ENUNCIADO A: Segundo o texto de leitura, por que o negócio do cabeleireiro de Carlos Alexandre esfriou depois dos anos mais dourados?
ENUNCIADO B: Reescreva o trecho do texto de leitura que vai de "A Pizzaria 100" até "ampliar o negócio.", trocando "estabelecimento" por "restaurante".

Isso explica que a maioria das lojas do Lumar estejam ocupadas e que, apesar da rotatividade, haja sempre alguém novo a instalar-se. “No início do mês abriu uma loja de brindes e publicidade”, exemplifica Custódio.
Maria Marrazes, florista da Pétala, tem a mesma opinião. “O centro comercial é cuidado, está limpo e arranjado, quase não há valores em atraso entre os condóminos e as rendas são mais acessíveis do que nos shoppigns mais recentes”, valoriza a florista, que destaca a centralidade e a proximidade deste espaço a serviços públicos.
Carlos Alexandre tem cabeleireiro aberto no Lumar desde o início do centro comercial. Nos anos mais dourados, chegou a ter uma equipa de seis funcionários, que mal conseguiam encontrar vagas entre tantas marcações. Mas a cidade cresceu, ganhou outros cabeleireiros, e a pandemia também esfriou o negócio.
“Mas continuamos a ter muitos clientes fixos, alguns desde início. E há um bom ambiente entre lojistas, que são como família”, realça o cabeleireiro.
A Pizzaria 100 Nome é outro clássico do Lumar. Maria Rosa inaugurou o estabelecimento em 1986 e tem vindo a crescer, à medida que o hábito de comer fora de casa se tornou mais comum. Além das obras de modernização do espaço actual, adquiriu recentemente uma loja no mesmo andar, na expectativa de poder ampliar o negócio.

DADOS FORNECIDOS:

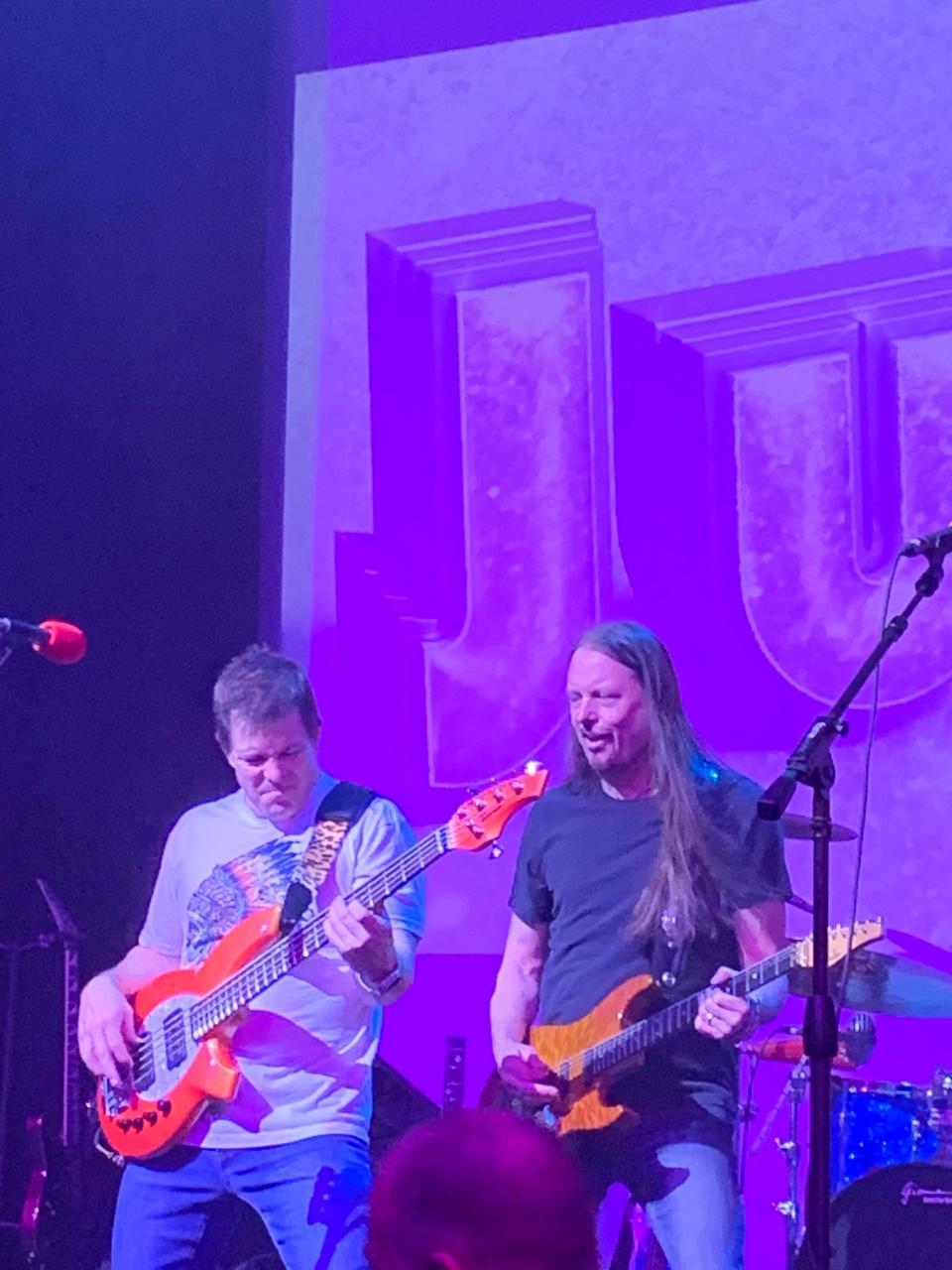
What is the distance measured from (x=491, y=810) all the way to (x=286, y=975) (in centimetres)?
56

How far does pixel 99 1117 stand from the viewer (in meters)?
3.76

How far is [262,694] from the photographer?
3684 millimetres

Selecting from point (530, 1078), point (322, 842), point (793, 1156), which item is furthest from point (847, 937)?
point (793, 1156)

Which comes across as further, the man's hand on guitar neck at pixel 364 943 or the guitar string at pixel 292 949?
the guitar string at pixel 292 949

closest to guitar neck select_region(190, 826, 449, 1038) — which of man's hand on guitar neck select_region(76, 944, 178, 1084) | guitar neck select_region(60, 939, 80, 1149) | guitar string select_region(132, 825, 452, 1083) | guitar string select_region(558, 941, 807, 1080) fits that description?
guitar string select_region(132, 825, 452, 1083)

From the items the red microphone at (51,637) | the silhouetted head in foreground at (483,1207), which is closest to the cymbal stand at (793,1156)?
the red microphone at (51,637)

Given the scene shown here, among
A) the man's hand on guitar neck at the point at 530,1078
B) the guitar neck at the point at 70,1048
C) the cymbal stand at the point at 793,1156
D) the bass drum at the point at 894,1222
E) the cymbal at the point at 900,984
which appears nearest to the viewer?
the man's hand on guitar neck at the point at 530,1078

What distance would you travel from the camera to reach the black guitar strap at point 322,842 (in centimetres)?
356

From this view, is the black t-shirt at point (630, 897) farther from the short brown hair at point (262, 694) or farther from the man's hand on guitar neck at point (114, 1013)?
the man's hand on guitar neck at point (114, 1013)

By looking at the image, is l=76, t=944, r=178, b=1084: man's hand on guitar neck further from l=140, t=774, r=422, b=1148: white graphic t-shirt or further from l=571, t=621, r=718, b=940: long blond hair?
l=571, t=621, r=718, b=940: long blond hair

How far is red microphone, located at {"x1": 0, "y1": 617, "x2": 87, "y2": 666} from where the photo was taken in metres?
3.18

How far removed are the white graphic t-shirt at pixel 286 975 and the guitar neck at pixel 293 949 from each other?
0.04m

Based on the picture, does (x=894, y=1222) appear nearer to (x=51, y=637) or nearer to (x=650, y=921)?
(x=650, y=921)

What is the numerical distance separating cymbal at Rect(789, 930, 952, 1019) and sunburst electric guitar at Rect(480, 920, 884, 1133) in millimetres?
713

RESPOSTA A: O negócio esfriou porque a cidade cresceu e passou a ter outros cabeleireiros, e também por causa da pandemia.

RESPOSTA B:
A Pizzaria 100 Nome é outro clássico do Lumar. Maria Rosa inaugurou o restaurante em 1986 e tem vindo a crescer, à medida que o hábito de comer fora de casa se tornou mais comum. Além das obras de modernização do espaço actual, adquiriu recentemente uma loja no mesmo andar, na expectativa de poder ampliar o negócio.